**Fragmento del texto**
El comienzo del año 2018 despertó muchas emociones entre los checos. No solo por entrar en el territorio simbólico de los años que terminan en 8, periodos marcados en la memoria colectiva del país centroeuropeo con demasiados significados históricos… También por la reelección del presidente euroescéptico Miloš Zeman, que una vez más dividió al país en dos y lo va a seguir haciendo durante todo su segundo mandato como ya demostró en su discurso inaugural el pasado 8 de marzo. Con sus palabras atacó, públicamente, a la prensa libre y la televisión pública. Para empezar.

No hay mejor momento para la autorreflexión sobre la identidad de una nación como un centenario. En este caso, se conmemora la creación de Checoslovaquia, por tanto, hablamos del aniversario de un Estado que no existe. Aunque parezca kafkiano, tiene mucha coherencia. La primera república (1918-1938) fue una época de entusiasmo, desarrollo cultural y crecimiento económico surgida del magma del Imperio austrohúngaro. En ella se plasmó toda la riqueza multicultural bajo el liderazgo del filósofo y presidente Tomáš Garrigue Masaryk. Las fechas de 1918 y de la Revolución de terciopelo, en 1989, reflejan dos momentos sociales muy positivos. Fueron dos hitos cruciales que se convirtieron en gritos democráticos muy significativos. Más a lo largo de la historia de un país que parece un catálogo de traumas nacionales y destinos frustrados con sus reversos. Por ejemplo, cuando en 1938 se produjo la invasión del nazismo, en 1948, la dictadura comunista y, en 1968, la invasión soviética.

**Filas de datos**
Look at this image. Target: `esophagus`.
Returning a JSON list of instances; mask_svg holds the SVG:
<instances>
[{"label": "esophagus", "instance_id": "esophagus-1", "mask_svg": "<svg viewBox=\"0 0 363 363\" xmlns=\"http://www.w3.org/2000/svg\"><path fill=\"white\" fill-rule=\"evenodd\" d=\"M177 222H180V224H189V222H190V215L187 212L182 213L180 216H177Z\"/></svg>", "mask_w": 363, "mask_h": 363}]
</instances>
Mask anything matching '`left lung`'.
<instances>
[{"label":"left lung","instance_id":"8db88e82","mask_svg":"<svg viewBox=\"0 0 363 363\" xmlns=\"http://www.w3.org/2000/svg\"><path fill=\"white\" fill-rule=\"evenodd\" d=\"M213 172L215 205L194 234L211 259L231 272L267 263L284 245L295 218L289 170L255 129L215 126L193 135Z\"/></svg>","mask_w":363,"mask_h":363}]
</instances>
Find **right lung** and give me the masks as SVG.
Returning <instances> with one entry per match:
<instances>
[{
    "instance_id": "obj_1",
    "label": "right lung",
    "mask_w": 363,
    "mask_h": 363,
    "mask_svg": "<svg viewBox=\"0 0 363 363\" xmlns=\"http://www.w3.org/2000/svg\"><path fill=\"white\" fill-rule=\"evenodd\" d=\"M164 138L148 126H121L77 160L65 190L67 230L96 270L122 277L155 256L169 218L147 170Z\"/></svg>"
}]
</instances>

**Enunciado escrito**
Según el fragmento sobre el centenario de Checoslovaquia, ¿qué años abarcó la primera república? Responde, por favor, con una frase breve.

**Resultado obtenido**
La primera república abarcó de 1918 a 1938.